Quiz Answers, Question 3

Yet another installment of the answers for this quiz. We're now at question 3:
3. Concerning the foreknowledge of God: Calvinists believe
  • a. it has intentional will behind it.
  • b. it is exactly the same thing as foresight.
  • c. it is inconsistent with real human choice.
  • d. it means God can't really interact with us in time.
  • e. a and c.
  • f. none of the above.
The correct anwer is "a. it has intentional will behind it." Looking more carefully at this question, I think it might have been better if I had said something like this: Concerning God's foreknowledge as it is defined in scripture: Calvinist's believe..., because most of us use the word "foreknowledge" in common usage to mean simply "foresight", even though we understand that scripturally it means much more than that. Calvinists believe that the word "foreknowledge" as used in scripture refers to something more than simply looking down through time and seeing what would happen, but carries with the idea of intentional choice. So, when Paul writes in Romans 11 that "God has not rejected his people whom he foreknew", he is not saying simply that God knew ahead of time that the Israelites would be his people, but that he chose them to be his people.

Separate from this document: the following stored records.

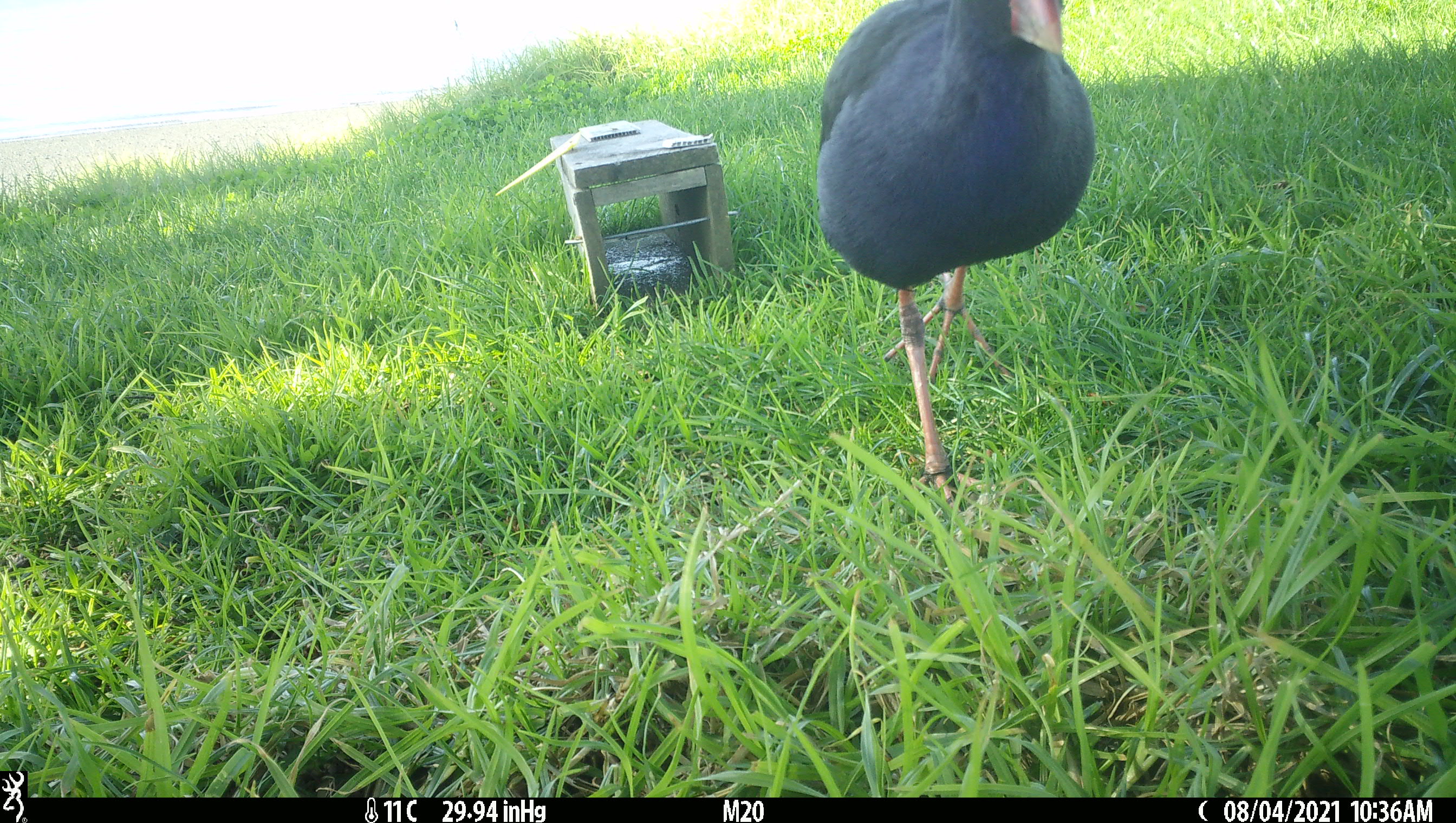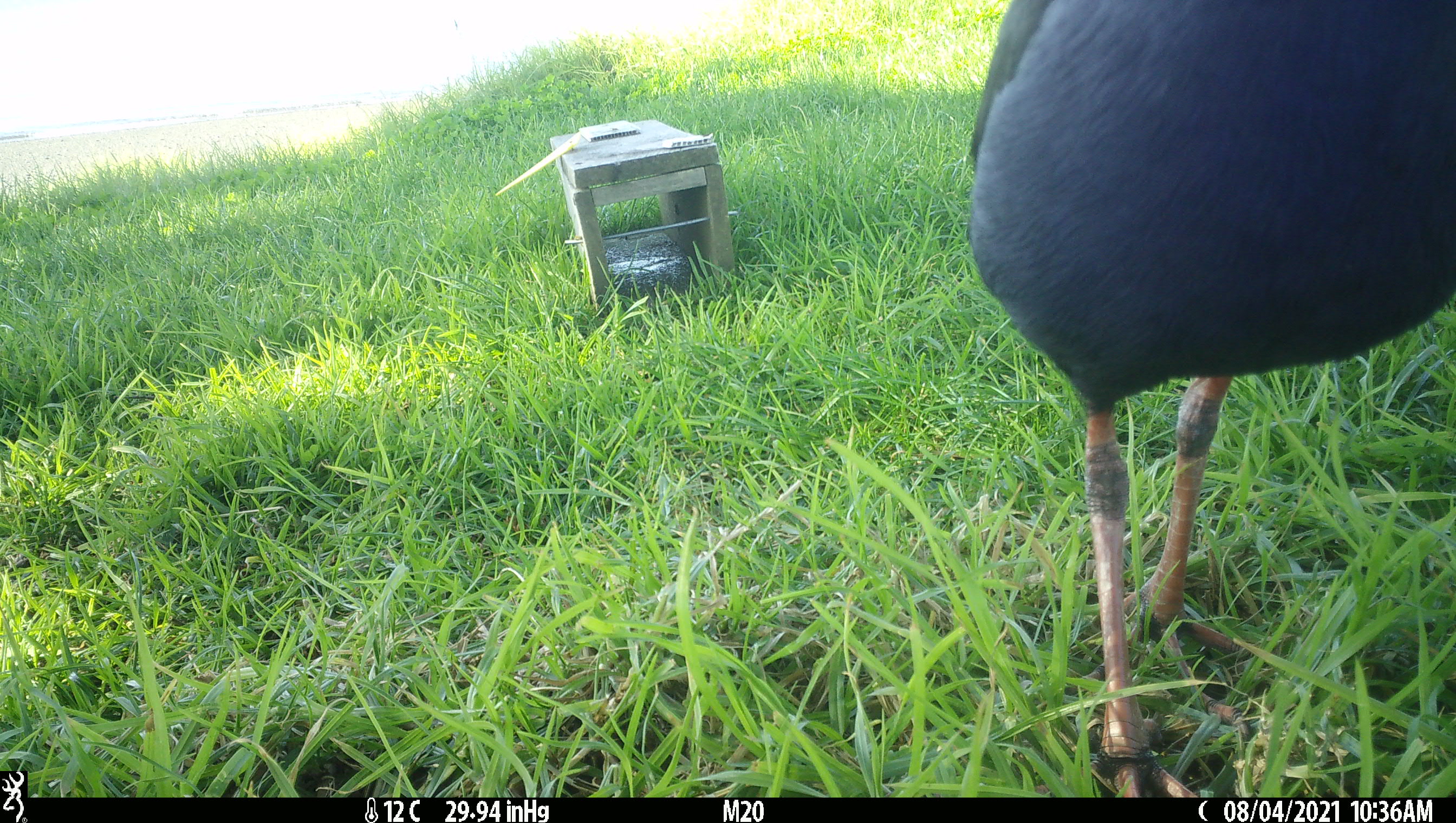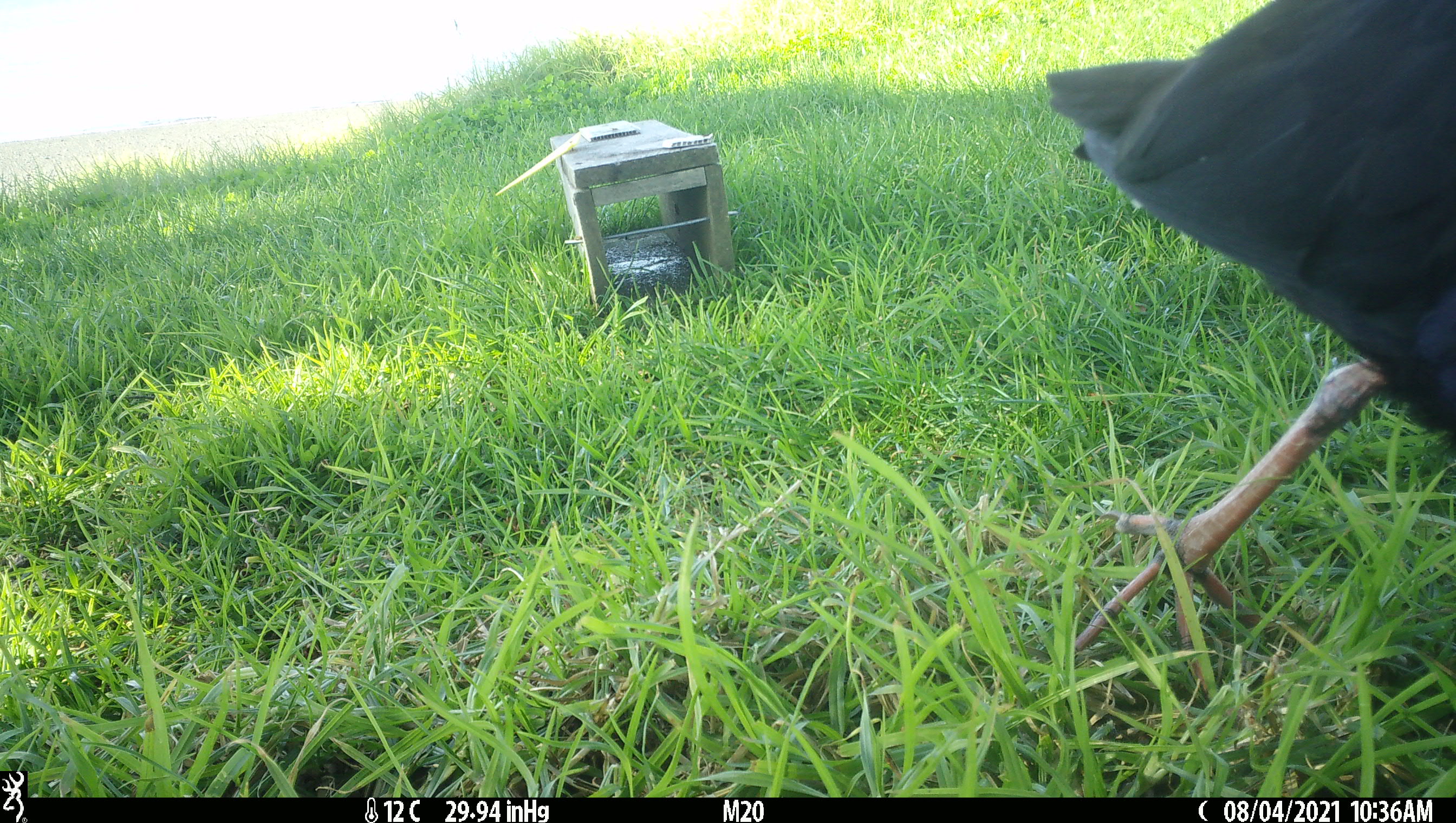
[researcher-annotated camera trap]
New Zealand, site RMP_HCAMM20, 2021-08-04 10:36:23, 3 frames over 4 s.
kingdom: Animalia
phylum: Chordata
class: Aves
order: Gruiformes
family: Rallidae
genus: Porphyrio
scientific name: Porphyrio melanotus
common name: australasian swamphen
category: pukeko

For variety, I'm using the London Baptist Confession 1689 for evidence of the Calvinistic postion. If you are a stickler for WCF, I'll let you in on a secret: the LBC and the WCF say exactly the same thing in this section. From Chapter 3 of the London Baptist Confession of 1689, Articles 1 and 2:
God hath decreed in himself, from all eternity, by the most wise and holy counsel of his own will, freely and unchangeably, all things, whatsoever comes to pass; yet so as thereby is God neither the author of sin nor hath fellowship with any therein; nor is violence offered to the will of the creature, nor yet is the liberty or contingency of second causes taken away, but rather established; in which appears his wisdom in disposing all things, and power and faithfulness in accomplishing his decree.

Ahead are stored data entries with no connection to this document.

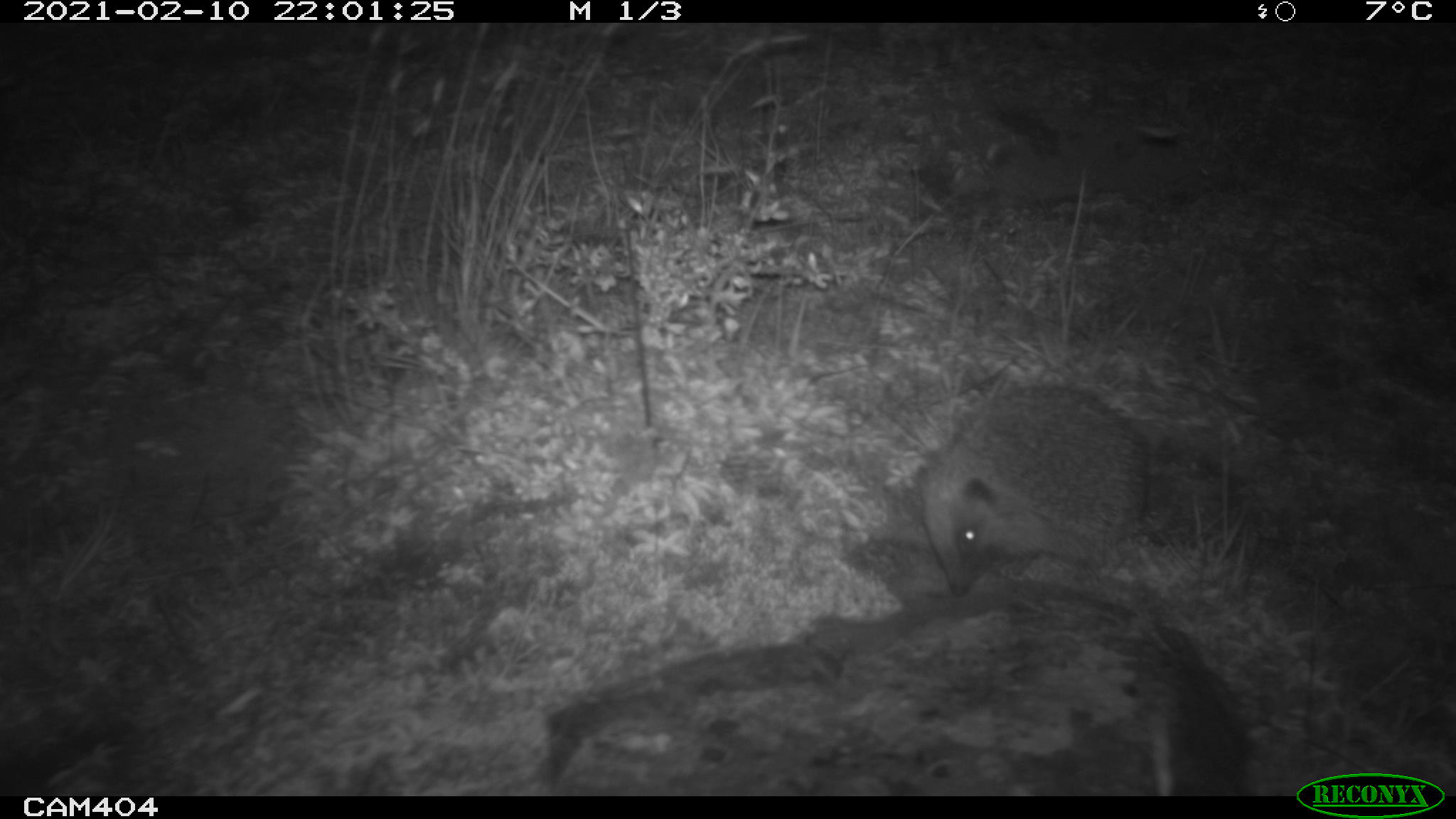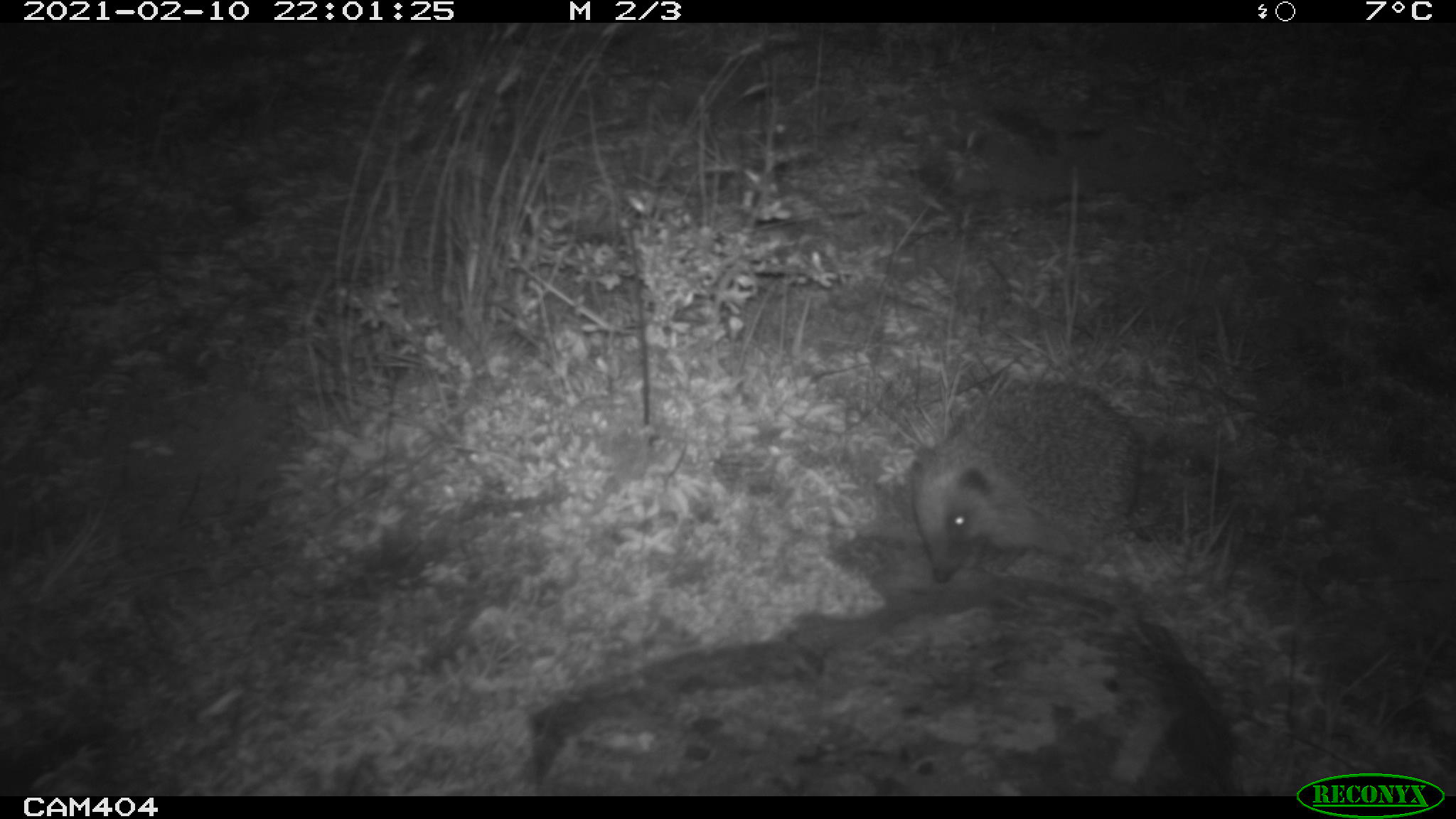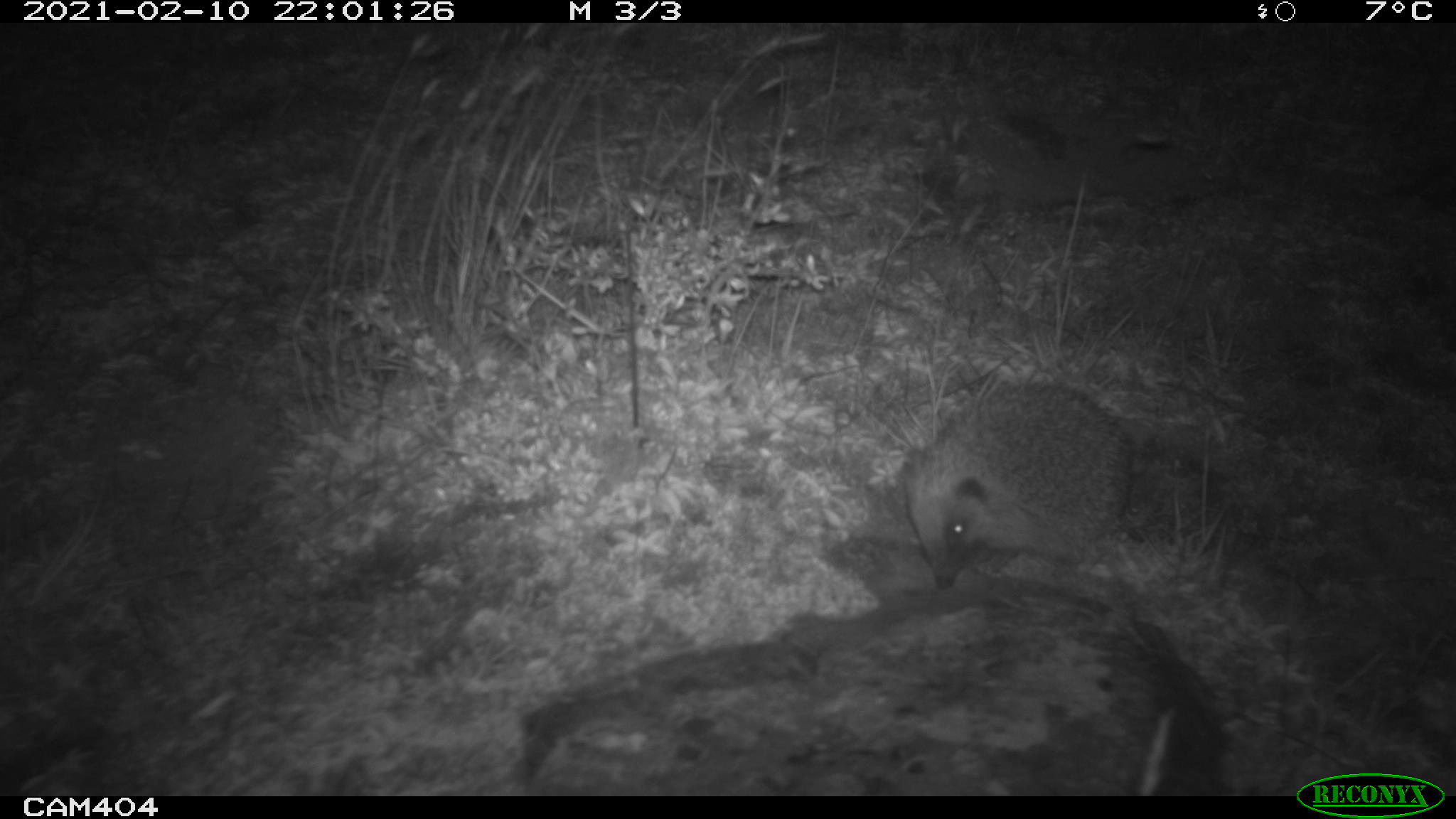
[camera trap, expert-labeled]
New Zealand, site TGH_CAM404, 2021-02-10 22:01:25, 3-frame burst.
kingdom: Animalia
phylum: Chordata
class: Mammalia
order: Eulipotyphla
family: Erinaceidae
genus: Erinaceus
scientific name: Erinaceus europaeus europaeus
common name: european hedgehog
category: hedgehog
Hedgehog (european hedgehog) (Erinaceus europaeus europaeus).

Although God knoweth whatsoever may or can come to pass, upon all supposed conditions, yet hath he not decreed anything, because he foresaw it as future, or as that which would come to pass upon such conditions.
That last paragraph speaks to the correct answer to this question. The reason God decrees (or wills) something is not because he sees that it's going to happen, but rather it's the other way around: God's decrees (or his will) stands behind his foreknowledge.

The last two wrong answers are things that open thiests in particular--and also some others who argue against Calvinism--maintain is the logical result of the Calvinist's view on God's foreknowledge, but Calvinists hold that real human choice and God's real interaction with his creation are compatible with their view of God's foreknowledge. Notice in the above quote from the LBC it says that God's decreeing everything that comes to pass does not do violence "to the will of the creature, nor yet is the liberty or contingency of second causes taken away, but rather established..." Human will and the liberty of second causes (or real human choice) remain within the Calvinistic system.

God also continues to interact within time by working to
uphold, direct, dispose, and govern all creatures and things, from the greatest even to the least, by his most wise and holy providence.... (LBC, Chapter 5, Article 1)
God is constantly active within his creation to bring about what he has already planned for it.